1. Pengerahan tenaga yang berlebihan: pengerahan tenaga menyebabkan jaringan otot menghasilkan lebih banyak asam laktat, pembentukan akumulasi rangsangan otot, menginduksi kram otot, dapat berupa perawatan akupunktur dan pijat untuk meredakan kram kaki, perhatian sehari-hari pasien untuk menjaga relaksasi otot, mengurangi aktivitas di luar ruangan yang berlebihan, untuk menghindari kelelahan otot.

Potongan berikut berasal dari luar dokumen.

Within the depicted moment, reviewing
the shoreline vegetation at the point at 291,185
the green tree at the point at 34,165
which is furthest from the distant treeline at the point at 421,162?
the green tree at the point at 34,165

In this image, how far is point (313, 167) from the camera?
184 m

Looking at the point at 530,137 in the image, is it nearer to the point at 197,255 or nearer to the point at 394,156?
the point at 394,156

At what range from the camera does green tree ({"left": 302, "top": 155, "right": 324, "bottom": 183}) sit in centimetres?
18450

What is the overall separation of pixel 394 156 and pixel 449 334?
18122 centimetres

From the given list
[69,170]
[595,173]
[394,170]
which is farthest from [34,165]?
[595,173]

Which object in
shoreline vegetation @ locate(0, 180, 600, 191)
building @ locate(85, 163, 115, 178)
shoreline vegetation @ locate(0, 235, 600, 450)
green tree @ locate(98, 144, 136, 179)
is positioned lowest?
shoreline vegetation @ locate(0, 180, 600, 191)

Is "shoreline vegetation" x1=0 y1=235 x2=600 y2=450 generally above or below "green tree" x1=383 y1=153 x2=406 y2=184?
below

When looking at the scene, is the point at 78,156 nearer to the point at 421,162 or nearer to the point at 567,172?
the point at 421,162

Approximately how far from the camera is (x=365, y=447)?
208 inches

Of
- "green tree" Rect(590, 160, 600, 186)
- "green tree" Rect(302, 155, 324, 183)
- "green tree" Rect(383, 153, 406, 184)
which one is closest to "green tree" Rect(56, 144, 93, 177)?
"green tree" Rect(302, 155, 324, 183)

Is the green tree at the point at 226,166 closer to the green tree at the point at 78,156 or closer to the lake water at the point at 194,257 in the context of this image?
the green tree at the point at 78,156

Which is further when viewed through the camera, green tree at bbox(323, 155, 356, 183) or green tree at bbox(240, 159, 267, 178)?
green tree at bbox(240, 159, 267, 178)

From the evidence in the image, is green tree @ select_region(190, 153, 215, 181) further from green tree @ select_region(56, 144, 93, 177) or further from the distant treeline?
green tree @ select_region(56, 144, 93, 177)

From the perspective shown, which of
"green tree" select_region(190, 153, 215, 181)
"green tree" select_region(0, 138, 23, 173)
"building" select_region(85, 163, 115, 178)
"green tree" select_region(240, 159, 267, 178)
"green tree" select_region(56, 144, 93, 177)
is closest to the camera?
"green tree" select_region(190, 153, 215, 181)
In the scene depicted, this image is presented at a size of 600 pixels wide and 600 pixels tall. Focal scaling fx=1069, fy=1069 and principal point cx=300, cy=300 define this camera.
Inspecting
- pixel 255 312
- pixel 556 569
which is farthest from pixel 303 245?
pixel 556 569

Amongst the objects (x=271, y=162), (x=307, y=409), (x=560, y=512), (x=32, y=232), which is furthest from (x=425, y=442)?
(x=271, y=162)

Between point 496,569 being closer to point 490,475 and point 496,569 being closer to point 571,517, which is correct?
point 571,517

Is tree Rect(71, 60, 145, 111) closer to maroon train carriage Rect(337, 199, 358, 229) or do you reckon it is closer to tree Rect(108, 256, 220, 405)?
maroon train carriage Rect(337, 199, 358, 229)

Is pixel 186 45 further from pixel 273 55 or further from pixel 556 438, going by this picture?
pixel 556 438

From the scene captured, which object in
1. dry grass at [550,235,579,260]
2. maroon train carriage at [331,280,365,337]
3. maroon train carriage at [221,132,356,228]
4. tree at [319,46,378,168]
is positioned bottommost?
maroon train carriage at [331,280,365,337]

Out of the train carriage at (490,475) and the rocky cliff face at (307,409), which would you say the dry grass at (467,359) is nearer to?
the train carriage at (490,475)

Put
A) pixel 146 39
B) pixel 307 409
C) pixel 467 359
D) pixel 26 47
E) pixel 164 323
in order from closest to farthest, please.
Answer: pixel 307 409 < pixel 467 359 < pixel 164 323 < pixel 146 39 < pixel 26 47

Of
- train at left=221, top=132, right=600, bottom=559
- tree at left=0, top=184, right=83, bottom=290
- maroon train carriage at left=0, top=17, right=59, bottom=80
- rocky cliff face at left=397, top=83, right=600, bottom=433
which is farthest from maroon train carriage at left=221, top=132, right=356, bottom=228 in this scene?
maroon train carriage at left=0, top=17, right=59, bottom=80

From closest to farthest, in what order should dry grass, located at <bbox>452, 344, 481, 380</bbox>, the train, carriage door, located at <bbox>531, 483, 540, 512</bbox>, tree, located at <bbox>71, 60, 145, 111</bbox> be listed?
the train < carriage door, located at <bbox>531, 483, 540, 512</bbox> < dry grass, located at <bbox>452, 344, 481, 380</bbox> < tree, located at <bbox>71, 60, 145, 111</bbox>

2. Dingin: kejang ketegangan otot dapat terjadi setelah kedinginan, yang dapat menyebabkan kram, Anda dapat meredakan ketegangan otot dengan mengoleskan kompres panas dan merendam kaki dalam air hangat.
3. Sirkulasi darah yang buruk: Orang tua dengan aliran darah yang lambat dan sirkulasi darah lokal yang buruk di myofascia lebih rentan terhadap kejang otot yang menyebabkan kram, sehingga pasien dapat meningkatkan sirkulasi darah lokal melalui pijatan untuk meredakan ketegangan otot dan dengan demikian meredakan kram kaki.
4. Kekurangan kalsium: konsentrasi ion kalsium dalam darah lansia menurun, sensitivitas saraf dan otot meningkat, sehingga mudah mengalami kram kaki, sehingga suplementasi kalsium tepat waktu bila diperlukan. Selain itu, pasien dalam kehidupan sehari-hari dapat mengatur diet kalsium, makan lebih banyak makanan yang mengandung kalsium, seperti susu, telur, produk kedelai, dll., Perhatikan jangan makan harus memastikan gizi seimbang.
Jika kram lansia terus berlanjut tidak ada perbaikan, atau frekuensi serangan tinggi, disarankan untuk konsultasi rumah sakit tepat waktu, agar tidak menunda kondisinya.